__Excerpt provided__:
== Segment start ==

I remember watching the documentary “Why We Fight” recently (when it was free on Google video) and I’ve been rolling over something in my head. There was one scene in the film where they showed an Iraqi man going through the rubble that was once his house, looking for the remains of (his entire?) family that had been killed when a missile missed its target (Saddam’s palace next door, I think).
Then there was a flash of a shocking claim/fact that I can’t remember exactly, but the gist of it is that none or very few of the missiles that are guided from far away by lasers or satellites (I don’t know which) have not hit their targets.
Does anyone have any information on this? If that’s the case, I don’t understand why this isn’t/hasn’t been bigger news. Has anyone seen the documentary recently who can more accurately quote the factoid?
I haven’t seen the documentary, but the bomb is aiming at a lasered target. If the plane carrying the targetting laser can’t maintain the target (having to dodge AA fire or an AA missile, for instance), then the bomb may well not hit the desired target because the designated target is now something else.
Wait, is the claim that laser guided missiles always miss, or that they always hit? If the claim is that they (almost) always miss, then the shocking secret is that there is no such thing as precision bombing, it’s all a lie. That would be pretty shocking.

== Segment end ==

__Data excerpt__:
== Segment start ==

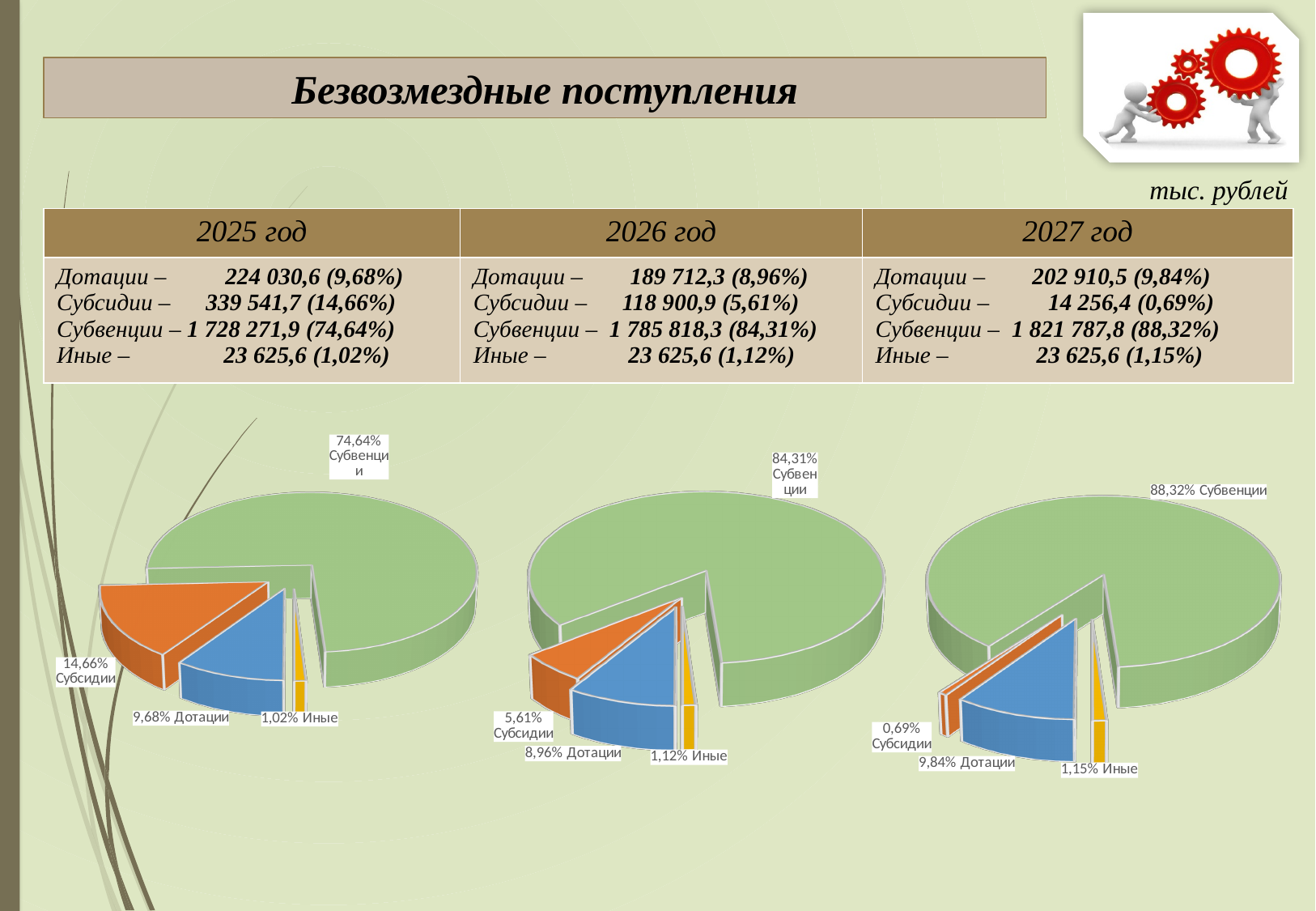
What colour is the Субвенции slice in the pie charts? Green In the right pie chart (2027), what share is labelled for Субсидии? 0,69% In the left pie chart (2025), what share is labelled for Субвенции? 74,64% What kind of chart is used on the slide to show the structure of gratuitous receipts? Pie chart What is the difference between the Субвенции share in the right pie chart (2027) and in the left pie chart (2025)? 13,68% How many slices does each pie chart on the slide have? 4 In the left pie chart (2025), which category has the smallest slice? Иные In the middle pie chart (2026), which category has the largest slice? Субвенции In the middle pie chart (2026), what share is labelled for Дотации? 8,96% In the right pie chart (2027), what share is labelled for Иные? 1,15% In the left pie chart (2025), which slice is larger: Субсидии or Дотации? Субсидии In the left pie chart (2025), what share is labelled for Субсидии? 14,66%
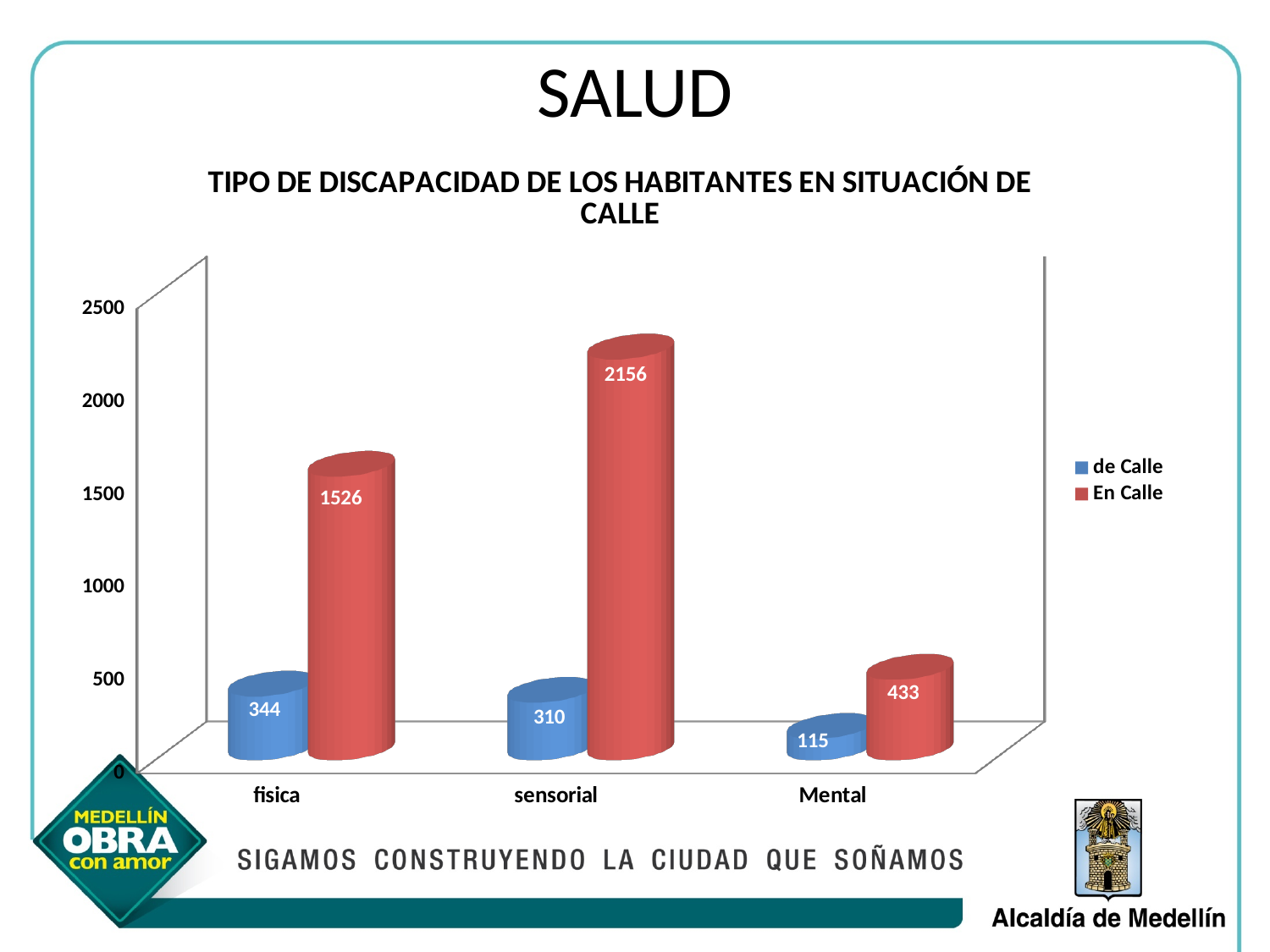
How many series does the legend list? 2 Which category has the highest 'En Calle' value? sensorial Is the 'En Calle' value for 'sensorial' greater or less than 2000? greater What is the value for 'de Calle' in the 'fisica' category? 344 What is the value for 'En Calle' in the 'sensorial' category? 2156 What colour are the 'En Calle' bars? red Which category has the lowest 'de Calle' value? Mental What is the difference between the 'En Calle' and 'de Calle' values for 'fisica'? 1182 Which is larger: the 'de Calle' value for 'fisica' or for 'sensorial'? fisica What is the value for 'En Calle' in the 'Mental' category? 433 What kind of chart is shown on the slide? bar chart How many categories are shown on the x axis? 3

== Segment end ==

__What to work on__:
1 > Answer these questions about the discussion about guided missiles:
(a) Where did the first poster watch the documentary?
(b) What was the Iraqi man in the film searching the rubble for?
(c) In the reply that mentions a targeting laser, what might keep the plane from maintaining the target?
2 > Carry the discussion about guided missiles forward from its last sentence.
The listing is material separate from the discussion about guided missiles.

__Answers to the tasks__:
1 >
(a) On Google video, when it was free there.
(b) The remains of his family, who had been killed when a missile missed its target.
(c) Having to dodge AA fire or an AA missile.

2 >
If the claim is that they always hit, then what is the shocking secret? That Dick Cheney ordered the military to bomb this anonymous civilian’s house on purpose? Why would he do that? A grudge?
There’s a difference between SAMs failing when hastily pressed into an anti-missile role, and guided missiles regularly failing to hit ground targets.
We know we can hit ground targets from airplanes pretty accurately. Perhaps the Pentagon likes to exagerate the accuracy of precision guided bombs, but our current bombs are much more accurate than they used to be. Yeah, in Gulf War I there was a lot of press about precision bombs, but most of the bombs dropped were old-fashioned iron bombs.
I still can’t figure out whether the OP is complaining that laser-guided bombs never work, or is complaining that they always work, so why did this guy’s house get bombed?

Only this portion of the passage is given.